China is a growing threat to national security, U.S. companies and American workers, U.S. Commerce Secretary Raimondo says
It’s now clear to U.S. officials that China, once considered a possible economic and political ally, has become an emerging threat to national security, U.S. companies and American workers, Commerce Secretary Gina Raimondo said Wednesday.
“Over the past decade, China’s leaders have made clear that they do not plan to pursue political and economic reform and are instead pursuing an alternative vision of their country’s future,” Raimondo said in a speech at the Massachusetts Institute of Technology. “China’s reprioritization away from economic growth toward national security and its assertive military behavior means that we have to rethink how we protect our national security interests while also promoting our interests in trade and investment.”
Raimondo said Chinese leaders have made it apparent over the last decade that “increasing the role of the state society and economy,” “constraining the free flow of capital” and “decoupling in technology areas of the future” is more important than political and economic reform.
“Probably most disturbingly is they’re accelerating their efforts to fuse economic and technology policies with their military ambitions,” Raimondo said. “And as China’s economy has grown in size and influence, so too, has its commitment to using nonmarket trade and investment practices in ways that are forcing us, compelling us, to defend United States businesses and workers and those of our allies and partners.”
Raimondo said China is attempting to game the global system by stacking Chinese representatives on international technology standard-setting bodies to promote the country’s values and spread its influence.
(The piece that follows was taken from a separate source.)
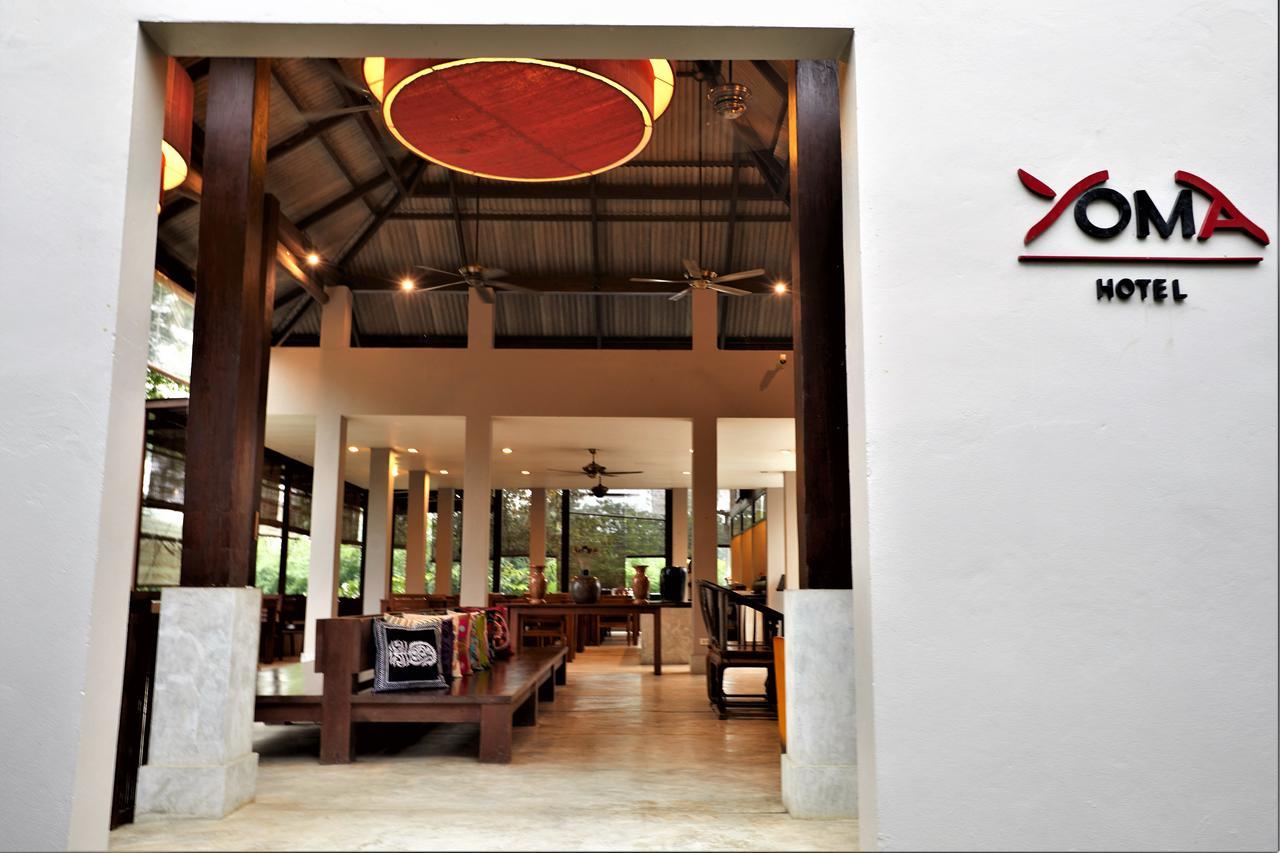 Yoma Hotel, Пай Екстериор снимка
She said it undermines good governance, puts U.S. companies at a disadvantage “and puts at risk many of our fundamental values, such as the free flow of information and data privacy.”
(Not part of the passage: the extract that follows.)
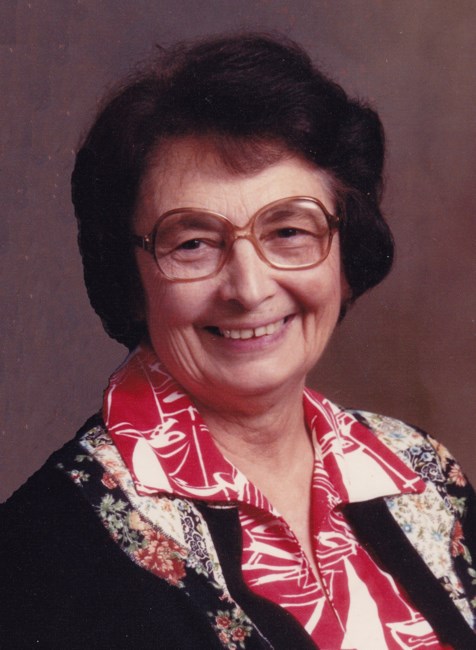 Obituario de Mary Alice Ludwig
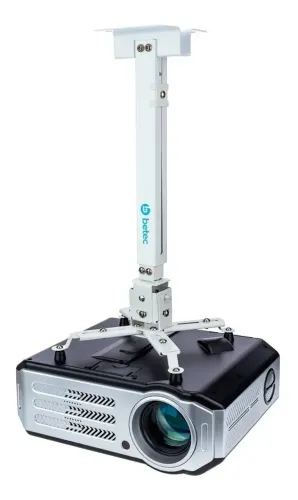 Suporte De Teto E Parede Para Projetor Universal - Betec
Raimondo’s speech comes about two weeks after President Joe Biden met for about three hours with Chinese President Xi Jinping before the G-20 summit in Indonesia where he objected to China’s growing aggression to neighboring Taiwan. The leaders pushed for a bilateral relationship amid rising tensions due to China’s intimidation of Taiwan.
Strict measures were implemented under the CHIPS and Science Act, signed into law by Biden in August, to ensure research and innovation investments “can never be used to benefit China’s military,” said Raimondo. The administration fears that semiconductor chips used to manufacture military equipment could be used against the U.S.
In October, the Biden administration imposed export restrictions on semiconductors manufactured in China by U.S. companies. The Commerce Department also issued license restrictions on the export of certain chips that can be used in modern weapons systems and barred U.S. citizens from working for China’s chip manufacturing industry.
Raimondo said the U.S. government seeks to outcompete China in shaping the global economy and defend against an “increasing and emerging array of practices” aimed at U.S. workers and businesses and posing a threat to national security.
“China today poses a set of growing challenges to our national security,” she said. “That is a fact. It’s deploying its military in ways that undermine the security of our allies and our partners and the free flow of global trade.”
But Raimondo also acknowledged that the U.S. benefits from the over $750 billion annual trade market with China, which is America’s third largest export market. Exports support over 750,000 American jobs among large and small industries, she said.
“We want to continue to promote trade, continue to promote investment. But in areas that have no potential to undermine our interests, our values, our national security, our economic security, and at the same time using every tool in our toolbox to protect our companies and counter unfair economic practices,” Raimondo said.